* _WHAT NEEDS TO BE DONE_:
Using the CCM tuition article, answer:
1. What will the per-credit tuition for Morris County residents be starting in summer?
2. How much did CCM receive from the county for the 2007-08 school year?
3. Who recommended the price hike to the Board of Trustees?

* _EXCERPTED TEXT_:
By: Brett Friedensohn
Editor-in-Chief

Students at County College of Morris will pay three more dollars per credit starting with the summer semester thanks to a hike approved by the Board of Trustees at its meeting Tuesday, Jan. 16.

Starting in summer, tuition for Morris County residents will rise from $125 to $128 per credit, but the college fee will stay at $29, making the total cost per credit $157.

Students who live outside the county pay a differential fee of 100 percent of the in-county tuition; therefore, they will pay $285 per credit. Out-of-state students’ differential fee will be $238, making their total cost per credit $395.

Tuition hikes have been recently common at CCM because of flat funding from Morris County and the state of New Jersey, according to Vice President of Business and Finance Karen VanDerhoof, who said that the approximate $7 million granted by the state and $11 million granted by the county for the 2017-18 school year has covered around one third of the college’s costs, leaving the other two thirds to be paid by the students. For comparison, CCM received $13 million from the county and $9 million from the state for the 2007-08 school year.

In Jan. 2017, the board approved a total tuition hike of $4 per credit for in-state students and $6 for out-of-county students. In Jan. 2016, the board approved a $2 per credit tuition hike.

Budget and Compliance Director John Young recommended the price hike to the Board of Trustees who voted unanimously in favor of his proposal.

Young said during the meeting that most of the college’s costs are used for salary and benefits of personnel.

“The increase will allow the college to maintain and enhance the quality of education and breadth of programs currently offered to students,” Vanderhoof said over email. “The administration recommends the budget parameters to the Finance and Budget Committee of the Board of Trustees.  The committee can request revisions be made to the parameters and then gives the administration authorization to develop the budget. Each division receives an allocation and determines how to distribute the funds to their departments. Each department builds their budget based on their needs and priorities.  They must also indicate how they are supporting the college’s strategic plan. Completed budgets are returned to the director of budget and compliance for review and compilation. The budget is the submitted to the finance and budget committee. Once approved by the committee it is then presented to the full board for approval.”

* _MATERIAL SUPPLIED_:
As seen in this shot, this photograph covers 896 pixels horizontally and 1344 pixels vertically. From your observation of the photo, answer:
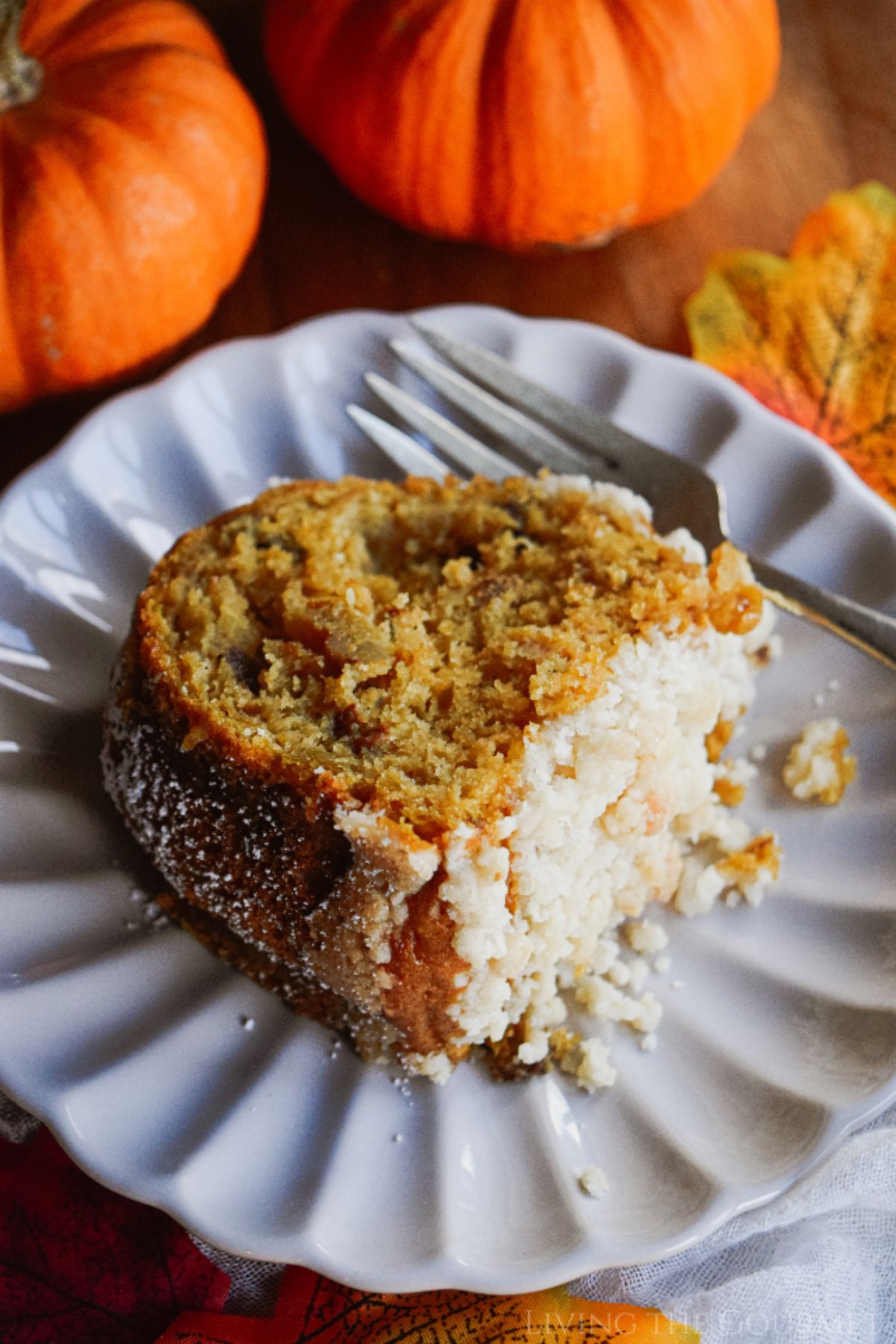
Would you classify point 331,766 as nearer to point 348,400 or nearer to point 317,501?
point 317,501

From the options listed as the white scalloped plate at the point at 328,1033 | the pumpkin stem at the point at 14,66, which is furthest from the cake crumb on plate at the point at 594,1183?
the pumpkin stem at the point at 14,66

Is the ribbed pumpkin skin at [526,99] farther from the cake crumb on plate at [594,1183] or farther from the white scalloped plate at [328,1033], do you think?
the cake crumb on plate at [594,1183]

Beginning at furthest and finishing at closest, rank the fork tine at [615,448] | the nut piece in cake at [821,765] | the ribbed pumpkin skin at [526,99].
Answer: the ribbed pumpkin skin at [526,99]
the fork tine at [615,448]
the nut piece in cake at [821,765]

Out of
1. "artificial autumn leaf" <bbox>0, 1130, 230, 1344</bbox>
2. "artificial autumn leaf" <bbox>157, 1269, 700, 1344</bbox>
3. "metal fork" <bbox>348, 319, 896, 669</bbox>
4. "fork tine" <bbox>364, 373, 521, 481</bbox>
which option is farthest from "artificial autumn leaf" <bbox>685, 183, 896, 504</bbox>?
"artificial autumn leaf" <bbox>0, 1130, 230, 1344</bbox>

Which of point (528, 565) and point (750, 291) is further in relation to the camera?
point (750, 291)

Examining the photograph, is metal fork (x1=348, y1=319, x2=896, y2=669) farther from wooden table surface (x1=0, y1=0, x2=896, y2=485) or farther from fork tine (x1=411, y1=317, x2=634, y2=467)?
wooden table surface (x1=0, y1=0, x2=896, y2=485)

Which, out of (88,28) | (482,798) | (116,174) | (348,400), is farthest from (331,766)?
(88,28)
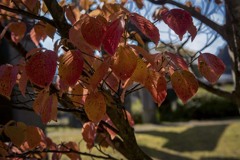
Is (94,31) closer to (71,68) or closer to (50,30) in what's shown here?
(71,68)

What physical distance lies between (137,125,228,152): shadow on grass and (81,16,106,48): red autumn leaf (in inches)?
236

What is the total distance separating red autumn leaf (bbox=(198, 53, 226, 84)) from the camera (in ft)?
3.48

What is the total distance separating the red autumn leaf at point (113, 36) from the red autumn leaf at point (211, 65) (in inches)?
11.9

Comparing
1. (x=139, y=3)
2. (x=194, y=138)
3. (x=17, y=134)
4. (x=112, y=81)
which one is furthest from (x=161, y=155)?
(x=112, y=81)

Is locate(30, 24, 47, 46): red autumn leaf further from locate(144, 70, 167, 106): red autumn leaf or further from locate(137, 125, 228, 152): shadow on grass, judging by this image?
locate(137, 125, 228, 152): shadow on grass

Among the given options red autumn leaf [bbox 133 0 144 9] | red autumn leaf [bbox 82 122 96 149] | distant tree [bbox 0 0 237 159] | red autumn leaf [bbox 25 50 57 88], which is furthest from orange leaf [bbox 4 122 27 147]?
red autumn leaf [bbox 133 0 144 9]

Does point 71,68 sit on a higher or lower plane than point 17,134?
higher

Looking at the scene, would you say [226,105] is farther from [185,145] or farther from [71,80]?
[71,80]

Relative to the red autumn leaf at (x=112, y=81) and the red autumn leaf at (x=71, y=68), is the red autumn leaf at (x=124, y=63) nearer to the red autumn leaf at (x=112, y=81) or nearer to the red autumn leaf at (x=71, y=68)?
the red autumn leaf at (x=71, y=68)

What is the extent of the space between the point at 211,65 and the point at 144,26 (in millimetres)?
231

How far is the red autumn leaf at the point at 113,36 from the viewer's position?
2.94 feet

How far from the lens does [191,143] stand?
7191 millimetres

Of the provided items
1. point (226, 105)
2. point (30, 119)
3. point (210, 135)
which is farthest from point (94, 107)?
point (226, 105)

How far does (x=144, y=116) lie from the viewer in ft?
39.5
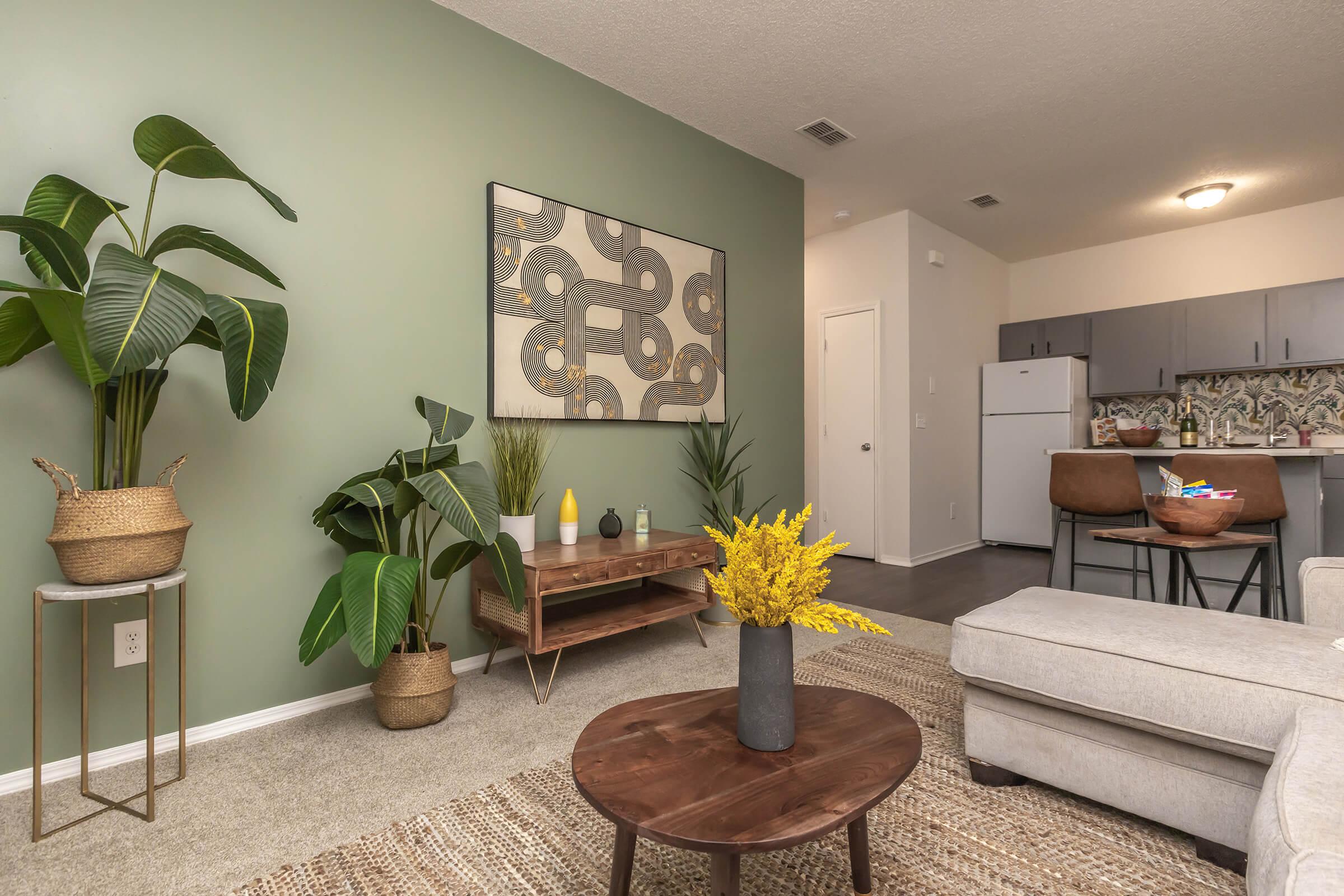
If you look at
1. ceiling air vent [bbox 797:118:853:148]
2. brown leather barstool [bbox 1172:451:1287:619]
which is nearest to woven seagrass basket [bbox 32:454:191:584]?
ceiling air vent [bbox 797:118:853:148]

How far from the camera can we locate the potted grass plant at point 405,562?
5.97 feet

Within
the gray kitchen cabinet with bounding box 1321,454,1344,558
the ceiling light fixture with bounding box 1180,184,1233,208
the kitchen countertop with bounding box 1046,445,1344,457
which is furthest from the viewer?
the ceiling light fixture with bounding box 1180,184,1233,208

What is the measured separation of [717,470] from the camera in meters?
3.58

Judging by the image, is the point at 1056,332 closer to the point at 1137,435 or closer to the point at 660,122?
the point at 1137,435

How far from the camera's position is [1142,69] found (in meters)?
3.17

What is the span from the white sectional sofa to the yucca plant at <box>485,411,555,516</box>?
1713mm

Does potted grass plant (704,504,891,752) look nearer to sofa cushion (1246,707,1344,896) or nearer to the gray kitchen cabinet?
sofa cushion (1246,707,1344,896)

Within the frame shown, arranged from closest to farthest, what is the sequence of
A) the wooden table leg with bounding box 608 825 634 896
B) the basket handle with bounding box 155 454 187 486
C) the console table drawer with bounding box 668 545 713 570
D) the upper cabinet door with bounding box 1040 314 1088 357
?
the wooden table leg with bounding box 608 825 634 896 → the basket handle with bounding box 155 454 187 486 → the console table drawer with bounding box 668 545 713 570 → the upper cabinet door with bounding box 1040 314 1088 357

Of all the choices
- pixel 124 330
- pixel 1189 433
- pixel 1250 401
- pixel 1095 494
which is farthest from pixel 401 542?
pixel 1250 401

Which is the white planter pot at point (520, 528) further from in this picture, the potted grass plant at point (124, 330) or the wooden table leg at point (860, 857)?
the wooden table leg at point (860, 857)

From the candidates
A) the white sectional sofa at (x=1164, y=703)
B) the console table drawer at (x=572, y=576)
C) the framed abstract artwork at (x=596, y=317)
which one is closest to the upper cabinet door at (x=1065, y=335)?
the framed abstract artwork at (x=596, y=317)

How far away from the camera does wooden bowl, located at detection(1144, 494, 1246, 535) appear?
2.17 metres

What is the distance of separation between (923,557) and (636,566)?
3352 mm

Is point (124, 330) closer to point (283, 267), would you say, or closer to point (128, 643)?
point (283, 267)
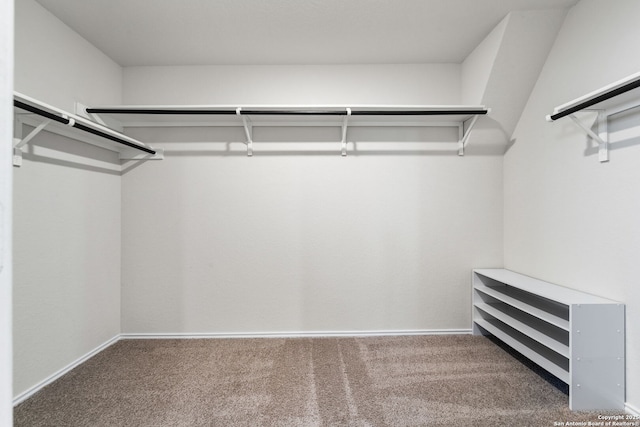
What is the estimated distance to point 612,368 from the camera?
5.49 feet

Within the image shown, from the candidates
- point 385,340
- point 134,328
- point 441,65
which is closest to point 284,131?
point 441,65

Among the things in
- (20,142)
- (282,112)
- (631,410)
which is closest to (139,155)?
(20,142)

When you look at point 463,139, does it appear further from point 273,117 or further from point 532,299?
point 273,117

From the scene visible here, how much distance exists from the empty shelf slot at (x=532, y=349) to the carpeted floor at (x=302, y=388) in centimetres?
14

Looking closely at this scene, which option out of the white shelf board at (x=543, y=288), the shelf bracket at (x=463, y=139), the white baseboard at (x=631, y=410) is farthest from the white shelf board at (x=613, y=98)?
the white baseboard at (x=631, y=410)

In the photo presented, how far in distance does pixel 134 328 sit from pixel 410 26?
3422mm

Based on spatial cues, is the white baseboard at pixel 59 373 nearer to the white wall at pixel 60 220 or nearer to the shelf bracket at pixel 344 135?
the white wall at pixel 60 220

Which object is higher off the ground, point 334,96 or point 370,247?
point 334,96

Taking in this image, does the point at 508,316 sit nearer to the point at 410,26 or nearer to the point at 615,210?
the point at 615,210

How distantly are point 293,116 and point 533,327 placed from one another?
2387mm

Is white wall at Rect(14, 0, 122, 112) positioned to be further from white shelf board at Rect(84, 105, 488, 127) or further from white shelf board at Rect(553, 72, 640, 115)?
white shelf board at Rect(553, 72, 640, 115)

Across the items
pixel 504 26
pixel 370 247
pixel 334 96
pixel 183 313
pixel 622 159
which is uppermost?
pixel 504 26

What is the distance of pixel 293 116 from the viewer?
7.87 feet

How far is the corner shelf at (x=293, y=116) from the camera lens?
2.27m
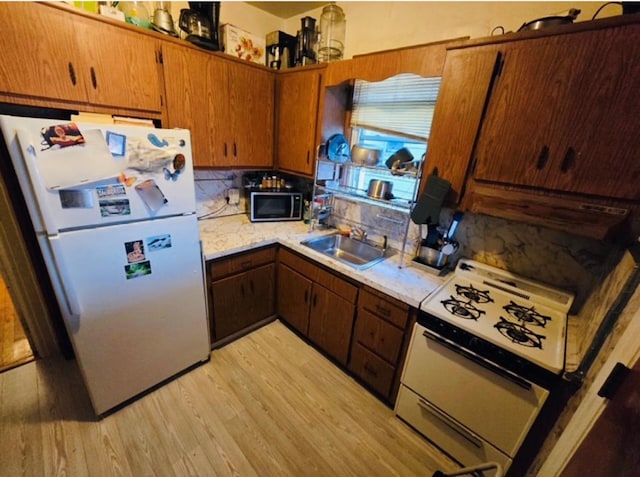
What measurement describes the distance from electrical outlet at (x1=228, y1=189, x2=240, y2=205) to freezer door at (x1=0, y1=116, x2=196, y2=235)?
102cm

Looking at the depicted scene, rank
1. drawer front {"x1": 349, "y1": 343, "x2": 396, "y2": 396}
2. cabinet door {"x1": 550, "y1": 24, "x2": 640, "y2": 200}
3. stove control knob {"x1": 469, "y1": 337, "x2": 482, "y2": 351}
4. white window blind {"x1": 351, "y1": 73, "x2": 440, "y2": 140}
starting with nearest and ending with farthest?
cabinet door {"x1": 550, "y1": 24, "x2": 640, "y2": 200}, stove control knob {"x1": 469, "y1": 337, "x2": 482, "y2": 351}, drawer front {"x1": 349, "y1": 343, "x2": 396, "y2": 396}, white window blind {"x1": 351, "y1": 73, "x2": 440, "y2": 140}

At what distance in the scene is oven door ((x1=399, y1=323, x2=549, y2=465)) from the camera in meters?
1.09

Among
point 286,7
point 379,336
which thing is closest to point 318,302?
point 379,336

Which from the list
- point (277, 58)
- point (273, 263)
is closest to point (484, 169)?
point (273, 263)

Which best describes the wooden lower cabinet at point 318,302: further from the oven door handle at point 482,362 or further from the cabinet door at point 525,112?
the cabinet door at point 525,112

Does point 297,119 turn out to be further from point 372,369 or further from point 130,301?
point 372,369

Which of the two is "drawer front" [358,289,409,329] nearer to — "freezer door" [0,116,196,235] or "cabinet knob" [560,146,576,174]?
"cabinet knob" [560,146,576,174]

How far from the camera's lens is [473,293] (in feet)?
4.77

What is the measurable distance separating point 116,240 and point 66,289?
0.29m

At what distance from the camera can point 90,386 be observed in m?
1.39

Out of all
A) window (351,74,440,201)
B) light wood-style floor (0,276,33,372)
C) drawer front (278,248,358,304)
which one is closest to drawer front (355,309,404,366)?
drawer front (278,248,358,304)

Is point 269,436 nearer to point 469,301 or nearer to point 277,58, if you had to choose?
point 469,301

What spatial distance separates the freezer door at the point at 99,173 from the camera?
100cm

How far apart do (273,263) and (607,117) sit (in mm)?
2018
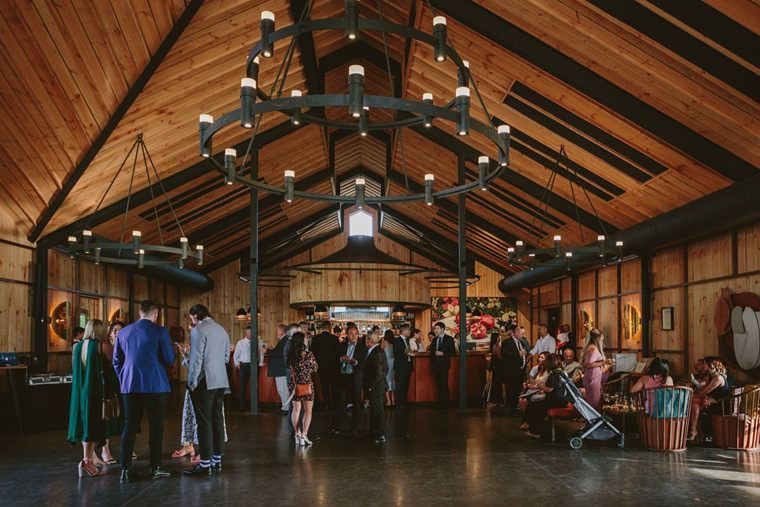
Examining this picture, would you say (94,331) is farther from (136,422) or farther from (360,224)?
(360,224)

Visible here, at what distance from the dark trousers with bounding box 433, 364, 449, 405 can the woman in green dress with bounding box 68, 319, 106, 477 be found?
6.52 meters

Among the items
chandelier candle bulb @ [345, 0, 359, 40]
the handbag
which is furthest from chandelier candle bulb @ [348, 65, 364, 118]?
the handbag

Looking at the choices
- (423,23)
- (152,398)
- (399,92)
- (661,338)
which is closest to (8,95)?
(152,398)

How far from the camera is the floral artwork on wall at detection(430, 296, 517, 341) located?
20891 millimetres

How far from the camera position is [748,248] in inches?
347

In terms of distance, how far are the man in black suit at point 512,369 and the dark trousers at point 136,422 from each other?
639cm

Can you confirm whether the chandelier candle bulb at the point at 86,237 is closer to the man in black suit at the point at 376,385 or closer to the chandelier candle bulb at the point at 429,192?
the man in black suit at the point at 376,385

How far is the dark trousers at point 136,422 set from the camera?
5.55 m

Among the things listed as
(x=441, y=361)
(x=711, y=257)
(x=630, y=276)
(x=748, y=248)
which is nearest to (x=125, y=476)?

* _TASK RESPONSE_:
1. $128 per credit, up from $125.
2. $13 million.
3. Budget and Compliance Director John Young.